My mother in law cooked and delivered a wonderful meal for us and we all ate heartily. Well they did anyway. I suffered from mouth cramps. Ah c'mon I here all the chuckles and all the snigh comments, serves him and his big mouth right!! Finally something shut him up, or a,int Justice sweet! Yea I know, thanks a lot y'all. Well the saga continues. My evening was spent showing mom pic's of the grand kids on the laptop. I tried to print one. Well the printer got jammed. So now not only did it jam ,but after the jam was cleared it won't reload paper. I guess I broke the darn thing and it's new to boot!!! It was finally time go to bed and put and end to this day.
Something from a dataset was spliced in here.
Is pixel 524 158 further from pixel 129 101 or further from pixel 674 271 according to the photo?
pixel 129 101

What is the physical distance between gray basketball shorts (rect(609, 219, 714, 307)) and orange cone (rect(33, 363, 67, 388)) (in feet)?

I have not sleep at all. Bed at 11:oo, upstairs recliner at 1:54, downstairs at 2:30, blog and tea. till 5:00. Goon night all... I mean Morning all... I think!!
Medicine in the form of a daughter.

Having Lauren near always warms that piece of my heart that only Lozzie can reach! I have a place like that for each of my children and grandchildren. Not seeing them or holding them or just being with them can make that special heart part ache!!!
Having my children live so far away is a circumstance of my life I have always disliked emensly, and when one of them come's to visit, my heart go'es all a glow, My time with Lauren was like medicine, heart warming love infusing medicine!!! Things are much better now.